**Document excerpt**
= = = =

DBRS Ratings Limited (DBRS) took the following rating actions on the Notes and Commingling Reserve Facility in Asset-Backed European Securitisation Transaction Fifteen S.r.l. (A-BEST 15, or the Issuer) following the amendments to the transaction:

-- Class A Asset-Backed Notes (Class A Notes) confirmed at AA (sf)
-- Class B Asset-Backed Notes (Class B Notes) upgraded to AA (low) (sf) from A (high) (sf)
-- Class C Asset-Backed Notes (Class C Notes) confirmed at BBB (sf)
-- Class D Asset-Backed Notes (Class D Notes) upgraded to BBB (low) (sf) from BB (high) (sf)
-- Class E Asset-Backed Notes (Class E Notes) upgraded to BB (low) (sf) from B (high) (sf)

In addition, DBRS assigned a rating of BBB (low) (sf) to the Commingling Reserve Facility in A-BEST 15.

The amendments to the transaction, executed on 13 December 2017, include:

-- A change in the interest rate type on the Notes from fixed-rate to floating-rate indexed to one-month Euribor plus a margin of 0.40%, 0.75%, 2.50%, 3.43%, 4.64%, and 7.17% for Class A, B, C, D, E and M1 Notes, respectively. The interest rate on the Class M2 Notes remains unchanged. DBRS does not rate Classes M1 and M2 Notes of the Issuer.

-- A FCA Swap with FCA Bank S.p.A. (FCAB) as FCA Swap Counterparty is added to the transaction to hedge the interest rate mismatch risks following the change of the interest rate types on the Notes.

-- A Standby Swap with Credit Agricole Corporate and Investment Bank (CACIB) as Standby Swap Counterparty is added to the transaction to provide supports to the FCA Swap in an event of FCAB default.

Under the new FCA Swap Agreement, the Issuer pays the FCA Swap Counterparty a fixed interest rate of -0.01% on a notional amount equal to the total outstanding balance of Class A to E Notes. In return, the Issuer receives a variable payment on an interest rate of one-month Euribor, which is floored at -0.40%. CACIB is acting as a standby swap counterparty through the Standby Swap agreement and will resume the swap obligations in the FCA Swap Early Termination Event. DBRS reviewed the swap documents and concluded that they are compliant with DBRS’s ‘Derivative Criteria for European Structured Finance Transactions’ methodology.

The interest rate risks are hedged through the swaps in place following the amendments. At the same time, the new margins on the Notes are lower than the fixed rates on the Notes prior to the amendments. The fixed rates on the Notes were 0.70%, 1.10%, 3.00%, 5.00%, 6.50%, and 10.00% for Class A, B, C, D, E and M1 Notes, respectively. The reduced margins mean the Issuer’s costs are now lower. Accordingly, the amendments create more excess spread in the transaction. Consequently, DBRS upgraded the Class B, D, and E Notes, and confirmed the Class A and C Notes.

The transaction closed in May 2017 and the performance has been performing within DBRS’s expectations. As of the October 2017 payment date, no loan defaulted had defaulted, and loans more than 90 days in arrears represented only 0.03% of the outstanding portfolio balance. DBRS maintained the based case Portfolio Default rate (PD), Recovery Rate (RR), and Loss Given Default (LGD) rate assumptions at 3.03%, 12.89%, and 87.11%, respectively, for its cash flow analysis. The assumptions of loss on insurance premiums as a result of loan prepayments were also maintained at 1.31% for ratings above BBB (sf) and 0.66% for ratings below, assuming 15% constant prepayment rate (CPR).

= = = =

**The request**
According to the rating announcement, what rating did DBRS assign to the Commingling Reserve Facility in A-BEST 15?

[Stored records]

= = = =

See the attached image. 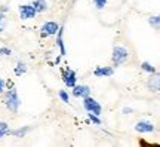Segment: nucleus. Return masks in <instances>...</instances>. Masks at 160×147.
Listing matches in <instances>:
<instances>
[{"mask_svg": "<svg viewBox=\"0 0 160 147\" xmlns=\"http://www.w3.org/2000/svg\"><path fill=\"white\" fill-rule=\"evenodd\" d=\"M5 106L11 113H18V110L21 107V98L18 95V91L15 88H12L6 92L5 98Z\"/></svg>", "mask_w": 160, "mask_h": 147, "instance_id": "obj_1", "label": "nucleus"}, {"mask_svg": "<svg viewBox=\"0 0 160 147\" xmlns=\"http://www.w3.org/2000/svg\"><path fill=\"white\" fill-rule=\"evenodd\" d=\"M129 60V51L126 49L125 46H114L113 52H111V62H113V67H119L122 64H125Z\"/></svg>", "mask_w": 160, "mask_h": 147, "instance_id": "obj_2", "label": "nucleus"}, {"mask_svg": "<svg viewBox=\"0 0 160 147\" xmlns=\"http://www.w3.org/2000/svg\"><path fill=\"white\" fill-rule=\"evenodd\" d=\"M82 101H83V107H85L86 112H91V113L97 114V116L101 114V112H102V106H101L95 98H92L91 95H88V97H85V98H82Z\"/></svg>", "mask_w": 160, "mask_h": 147, "instance_id": "obj_3", "label": "nucleus"}, {"mask_svg": "<svg viewBox=\"0 0 160 147\" xmlns=\"http://www.w3.org/2000/svg\"><path fill=\"white\" fill-rule=\"evenodd\" d=\"M58 29H59L58 23H55V21H46V23L42 25V29H40V36H42L43 39L51 37L53 34H57Z\"/></svg>", "mask_w": 160, "mask_h": 147, "instance_id": "obj_4", "label": "nucleus"}, {"mask_svg": "<svg viewBox=\"0 0 160 147\" xmlns=\"http://www.w3.org/2000/svg\"><path fill=\"white\" fill-rule=\"evenodd\" d=\"M61 77H62V82L65 83L67 88H73V86L77 83V74L73 68L67 67L65 70H62V73H61Z\"/></svg>", "mask_w": 160, "mask_h": 147, "instance_id": "obj_5", "label": "nucleus"}, {"mask_svg": "<svg viewBox=\"0 0 160 147\" xmlns=\"http://www.w3.org/2000/svg\"><path fill=\"white\" fill-rule=\"evenodd\" d=\"M18 11H19V18L21 19H33V18L37 15V12L36 9L33 8V5H19L18 8Z\"/></svg>", "mask_w": 160, "mask_h": 147, "instance_id": "obj_6", "label": "nucleus"}, {"mask_svg": "<svg viewBox=\"0 0 160 147\" xmlns=\"http://www.w3.org/2000/svg\"><path fill=\"white\" fill-rule=\"evenodd\" d=\"M135 131L139 132V134H151V132L156 131V126L150 120H139V122L135 123Z\"/></svg>", "mask_w": 160, "mask_h": 147, "instance_id": "obj_7", "label": "nucleus"}, {"mask_svg": "<svg viewBox=\"0 0 160 147\" xmlns=\"http://www.w3.org/2000/svg\"><path fill=\"white\" fill-rule=\"evenodd\" d=\"M113 74H114V67L111 66H99L93 70L95 77H111Z\"/></svg>", "mask_w": 160, "mask_h": 147, "instance_id": "obj_8", "label": "nucleus"}, {"mask_svg": "<svg viewBox=\"0 0 160 147\" xmlns=\"http://www.w3.org/2000/svg\"><path fill=\"white\" fill-rule=\"evenodd\" d=\"M71 89H73V97L74 98H85V97L91 95V88L88 85H77L76 83Z\"/></svg>", "mask_w": 160, "mask_h": 147, "instance_id": "obj_9", "label": "nucleus"}, {"mask_svg": "<svg viewBox=\"0 0 160 147\" xmlns=\"http://www.w3.org/2000/svg\"><path fill=\"white\" fill-rule=\"evenodd\" d=\"M57 46L59 48V57H65L67 51H65V45H64V25H59L57 31Z\"/></svg>", "mask_w": 160, "mask_h": 147, "instance_id": "obj_10", "label": "nucleus"}, {"mask_svg": "<svg viewBox=\"0 0 160 147\" xmlns=\"http://www.w3.org/2000/svg\"><path fill=\"white\" fill-rule=\"evenodd\" d=\"M30 131V126H19V128H17V129H9V132L8 134H11V135L17 137V138H22V137H25L27 134H28Z\"/></svg>", "mask_w": 160, "mask_h": 147, "instance_id": "obj_11", "label": "nucleus"}, {"mask_svg": "<svg viewBox=\"0 0 160 147\" xmlns=\"http://www.w3.org/2000/svg\"><path fill=\"white\" fill-rule=\"evenodd\" d=\"M31 5H33V8L36 9L37 13H39V12H46L48 9H49V6H48V2H46V0H34Z\"/></svg>", "mask_w": 160, "mask_h": 147, "instance_id": "obj_12", "label": "nucleus"}, {"mask_svg": "<svg viewBox=\"0 0 160 147\" xmlns=\"http://www.w3.org/2000/svg\"><path fill=\"white\" fill-rule=\"evenodd\" d=\"M139 66H141V70H144V71H147V73H150V74H156V73H157L156 67L153 66V64H150L148 61H142Z\"/></svg>", "mask_w": 160, "mask_h": 147, "instance_id": "obj_13", "label": "nucleus"}, {"mask_svg": "<svg viewBox=\"0 0 160 147\" xmlns=\"http://www.w3.org/2000/svg\"><path fill=\"white\" fill-rule=\"evenodd\" d=\"M159 77L156 76V77H151V79L148 80V83H147V86H148L150 91H154V92H159L160 89V85H159Z\"/></svg>", "mask_w": 160, "mask_h": 147, "instance_id": "obj_14", "label": "nucleus"}, {"mask_svg": "<svg viewBox=\"0 0 160 147\" xmlns=\"http://www.w3.org/2000/svg\"><path fill=\"white\" fill-rule=\"evenodd\" d=\"M25 71H27V64L22 61H18L17 66H15V74L17 76H22Z\"/></svg>", "mask_w": 160, "mask_h": 147, "instance_id": "obj_15", "label": "nucleus"}, {"mask_svg": "<svg viewBox=\"0 0 160 147\" xmlns=\"http://www.w3.org/2000/svg\"><path fill=\"white\" fill-rule=\"evenodd\" d=\"M148 24L153 27V29H159V25H160V17L159 15H154V17H150L148 18Z\"/></svg>", "mask_w": 160, "mask_h": 147, "instance_id": "obj_16", "label": "nucleus"}, {"mask_svg": "<svg viewBox=\"0 0 160 147\" xmlns=\"http://www.w3.org/2000/svg\"><path fill=\"white\" fill-rule=\"evenodd\" d=\"M8 132H9V125L6 122H0V140L5 135H8Z\"/></svg>", "mask_w": 160, "mask_h": 147, "instance_id": "obj_17", "label": "nucleus"}, {"mask_svg": "<svg viewBox=\"0 0 160 147\" xmlns=\"http://www.w3.org/2000/svg\"><path fill=\"white\" fill-rule=\"evenodd\" d=\"M88 118H89V120H91L93 125H101L102 123V122H101V119H99V116L91 113V112H88Z\"/></svg>", "mask_w": 160, "mask_h": 147, "instance_id": "obj_18", "label": "nucleus"}, {"mask_svg": "<svg viewBox=\"0 0 160 147\" xmlns=\"http://www.w3.org/2000/svg\"><path fill=\"white\" fill-rule=\"evenodd\" d=\"M58 97L61 98V101H64V102H70V95L67 94V91H64V89L58 91Z\"/></svg>", "mask_w": 160, "mask_h": 147, "instance_id": "obj_19", "label": "nucleus"}, {"mask_svg": "<svg viewBox=\"0 0 160 147\" xmlns=\"http://www.w3.org/2000/svg\"><path fill=\"white\" fill-rule=\"evenodd\" d=\"M107 2H108V0H93V5H95L97 9H104L105 5H107Z\"/></svg>", "mask_w": 160, "mask_h": 147, "instance_id": "obj_20", "label": "nucleus"}, {"mask_svg": "<svg viewBox=\"0 0 160 147\" xmlns=\"http://www.w3.org/2000/svg\"><path fill=\"white\" fill-rule=\"evenodd\" d=\"M0 55L9 57V55H12V51L9 49V48H3V46H0Z\"/></svg>", "mask_w": 160, "mask_h": 147, "instance_id": "obj_21", "label": "nucleus"}, {"mask_svg": "<svg viewBox=\"0 0 160 147\" xmlns=\"http://www.w3.org/2000/svg\"><path fill=\"white\" fill-rule=\"evenodd\" d=\"M5 25H6V18H5V13H0V33L5 30Z\"/></svg>", "mask_w": 160, "mask_h": 147, "instance_id": "obj_22", "label": "nucleus"}, {"mask_svg": "<svg viewBox=\"0 0 160 147\" xmlns=\"http://www.w3.org/2000/svg\"><path fill=\"white\" fill-rule=\"evenodd\" d=\"M5 86H6V82H5V79H2L0 77V95L5 92Z\"/></svg>", "mask_w": 160, "mask_h": 147, "instance_id": "obj_23", "label": "nucleus"}, {"mask_svg": "<svg viewBox=\"0 0 160 147\" xmlns=\"http://www.w3.org/2000/svg\"><path fill=\"white\" fill-rule=\"evenodd\" d=\"M122 113L123 114H131V113H133V108L132 107H123L122 108Z\"/></svg>", "mask_w": 160, "mask_h": 147, "instance_id": "obj_24", "label": "nucleus"}, {"mask_svg": "<svg viewBox=\"0 0 160 147\" xmlns=\"http://www.w3.org/2000/svg\"><path fill=\"white\" fill-rule=\"evenodd\" d=\"M8 11H9V8H8L6 5H3L2 8H0V13H6Z\"/></svg>", "mask_w": 160, "mask_h": 147, "instance_id": "obj_25", "label": "nucleus"}]
</instances>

= = = =

**Exercise response**
BBB (low) (sf)